The Truth about your Father, Pulse Festival, New Wolsey Studio, 13th June

The great problem with metaphors is that most metaphors are not really that great. They are either so inclusive as to be rather meaningless or so precise as not to be really relevant to the majority of circumstances in which they are applied.

The Truth about your Father struggles to overcome this problem. The play presents a Muslim mother's efforts to explain to her son the reason for his father's murderous actions on the tenth anniversary of his suicide bombing.

It starts well enough. At the scene of the original outrage, the mother pins up a sign declaring 'Not in my name' onto a white sheet already containing a range of different responses, some angry, some sad, to the atrocity. Fast forward 10 years to her kitchen and the mother, still battling with her own nausea at the killings and hounded by the media, realises her son is being teased at school and attempts to explain what happened.

In doing so, Eleanor Martin as the mother shifts the perspective away from the claustrophobic intimacy between her and her child to encompass the whole audience in a series of stories in the belief that you “can't approach these issues head on”.

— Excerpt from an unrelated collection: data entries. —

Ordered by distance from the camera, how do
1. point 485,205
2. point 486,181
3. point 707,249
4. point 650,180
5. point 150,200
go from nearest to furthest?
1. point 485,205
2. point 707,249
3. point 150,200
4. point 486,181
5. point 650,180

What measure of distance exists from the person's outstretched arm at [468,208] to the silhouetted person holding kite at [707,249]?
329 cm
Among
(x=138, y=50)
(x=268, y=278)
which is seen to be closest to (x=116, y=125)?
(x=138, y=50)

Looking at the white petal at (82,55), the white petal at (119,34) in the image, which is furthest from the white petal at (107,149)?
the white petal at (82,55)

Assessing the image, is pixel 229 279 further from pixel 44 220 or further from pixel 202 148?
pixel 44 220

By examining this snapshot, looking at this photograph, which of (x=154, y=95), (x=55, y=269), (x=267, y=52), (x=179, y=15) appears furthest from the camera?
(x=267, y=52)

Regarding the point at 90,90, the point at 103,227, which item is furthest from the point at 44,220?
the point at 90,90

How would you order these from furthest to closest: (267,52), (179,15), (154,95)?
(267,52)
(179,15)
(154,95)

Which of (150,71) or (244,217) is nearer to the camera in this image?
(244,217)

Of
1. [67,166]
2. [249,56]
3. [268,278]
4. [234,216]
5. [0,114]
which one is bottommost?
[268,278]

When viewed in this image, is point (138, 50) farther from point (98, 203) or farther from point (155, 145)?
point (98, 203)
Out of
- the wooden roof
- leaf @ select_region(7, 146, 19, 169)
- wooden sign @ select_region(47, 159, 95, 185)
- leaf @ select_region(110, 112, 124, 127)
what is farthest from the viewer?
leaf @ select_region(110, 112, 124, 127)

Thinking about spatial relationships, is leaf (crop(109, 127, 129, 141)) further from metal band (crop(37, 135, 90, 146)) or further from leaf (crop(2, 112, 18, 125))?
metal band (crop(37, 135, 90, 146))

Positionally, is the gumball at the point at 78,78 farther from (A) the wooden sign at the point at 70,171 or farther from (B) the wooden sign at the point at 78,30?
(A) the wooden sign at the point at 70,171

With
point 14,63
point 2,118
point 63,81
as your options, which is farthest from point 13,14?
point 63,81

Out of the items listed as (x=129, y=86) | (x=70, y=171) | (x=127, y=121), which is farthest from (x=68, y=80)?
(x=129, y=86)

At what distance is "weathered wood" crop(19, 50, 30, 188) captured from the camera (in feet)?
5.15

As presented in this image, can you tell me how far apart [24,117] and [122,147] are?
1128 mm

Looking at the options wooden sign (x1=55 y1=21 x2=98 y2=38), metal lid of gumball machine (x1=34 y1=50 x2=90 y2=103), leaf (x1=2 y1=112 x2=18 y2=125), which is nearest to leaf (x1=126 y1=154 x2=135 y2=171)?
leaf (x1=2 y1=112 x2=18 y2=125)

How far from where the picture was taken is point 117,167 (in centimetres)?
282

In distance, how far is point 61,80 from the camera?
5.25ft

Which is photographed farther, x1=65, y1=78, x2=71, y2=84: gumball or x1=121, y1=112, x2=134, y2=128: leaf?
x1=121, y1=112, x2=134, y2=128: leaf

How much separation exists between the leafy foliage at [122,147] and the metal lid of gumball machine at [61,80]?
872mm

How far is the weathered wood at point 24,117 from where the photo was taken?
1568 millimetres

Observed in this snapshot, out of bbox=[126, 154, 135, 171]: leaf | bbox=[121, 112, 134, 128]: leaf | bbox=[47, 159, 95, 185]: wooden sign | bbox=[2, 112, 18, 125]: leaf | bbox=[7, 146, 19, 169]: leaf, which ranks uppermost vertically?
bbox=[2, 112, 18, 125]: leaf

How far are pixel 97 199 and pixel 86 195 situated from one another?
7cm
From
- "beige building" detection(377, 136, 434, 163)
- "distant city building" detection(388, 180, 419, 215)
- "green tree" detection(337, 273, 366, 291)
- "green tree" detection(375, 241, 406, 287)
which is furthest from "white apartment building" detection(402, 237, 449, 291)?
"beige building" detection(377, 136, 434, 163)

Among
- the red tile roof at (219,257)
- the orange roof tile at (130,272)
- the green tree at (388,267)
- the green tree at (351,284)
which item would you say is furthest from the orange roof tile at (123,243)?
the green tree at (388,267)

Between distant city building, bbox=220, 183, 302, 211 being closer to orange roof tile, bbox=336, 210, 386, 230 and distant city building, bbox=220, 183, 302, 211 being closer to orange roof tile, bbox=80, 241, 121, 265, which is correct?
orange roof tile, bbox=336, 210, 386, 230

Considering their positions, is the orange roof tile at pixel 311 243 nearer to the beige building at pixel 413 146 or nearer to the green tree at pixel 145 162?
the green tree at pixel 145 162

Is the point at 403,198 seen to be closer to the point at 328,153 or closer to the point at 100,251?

Addressing the theatre with a mixture of acting and song (the boy largely forgotten it would seem), Martin is certainly progressively impressive in her re-telling of stories from the Middle East, China and India. She has the gift of near metamorphosis in becoming a princess, a lowly woman who befriends a bird and a courtier in search of a mythical tree. She tells a good Mullah Nasaruddin gag as well. She would grace that very epitome of the living Arabic oral tradition - the Jemaa El Fna in Marrakesh. She is that compelling.

Yet, she is even better in the real world context, but we see too little of that. When we do once again she is forced to explain the meaning of the metaphors in simple language for her now-remembered offspring and the reviewers and other thickies in the audience. Her explanation for her hubby's killing spree, is as open ended as “he deceived himself” or “he failed to balance the two sides of his character”.

This is meaningless. Where is the description of the man's journey towards murder and destruction? What prompted him to switch from being an internal to an external jihadist? Did he explain anything of his inner conflicts to her?

Therefore, we do not really get anywhere in uncovering the truth about the man. And I bet the boy's real reaction would have been similar. 'Nice stories mummy, now tell me the truth about daddy'.